At 09:49 +0100 2001/02/20, Olivier Dwelshauvers wrote:
>> I'm not surprised actually.  Also, AFAIK, Bison offers no means to
>> release the memory associated to symbols shifted during error
>> recovery.
>
>The memory leaks I noticed appear in normal execution, not in error
>recovery. I just wrote a main() which loop on yyparse(), opening and
>closing the input each loop.
>Every ten loops it print the result of :
>         system("ps -ef -o pid,vsize,rssize,command | grep -e PID -e
>prg_name");
>That's how I could point the problem.

I had a look at the parser my Bison invokation writes, and it uses
statically allocated stacks only. (For dynamically allocated stacks one has
to write some stack allocation functions it seems.) There is no other
dynamic memory allocation, except for some error message strings, but those
are properly freed immediately after the error message has been output.
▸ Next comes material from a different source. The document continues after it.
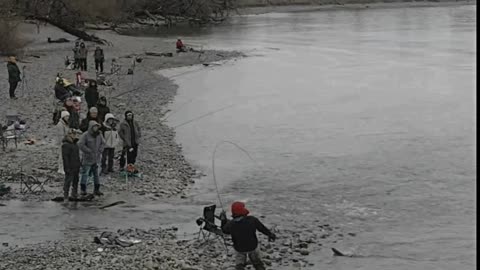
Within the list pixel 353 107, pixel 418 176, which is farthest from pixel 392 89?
pixel 418 176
As for other memory leaks, it seems me the only safe way is to compile
under C++, and write classes that do proper memory allocation/deallocation.
Thus
  class my_type {
  public:
    A* ap; // Pointer should have proper deallocation within class.
    B b;   // Or use automatic (stacked) elements.

    my_type() : ap(0) { }
    ~my_type() : { delete ap }

    my_type(A* ap) : ap(ap) { }  // pointer must be created using "new"
  };

  #define YYSTYPE my_type

If you do not have this destructor ~my_type() within the class, then my
guess it is going to be hard to avoid memory leaks with the parser that
Bison writes.

How is your program structured? That is, do you have such class external
memory allocations that are not cleaned up by the class itself?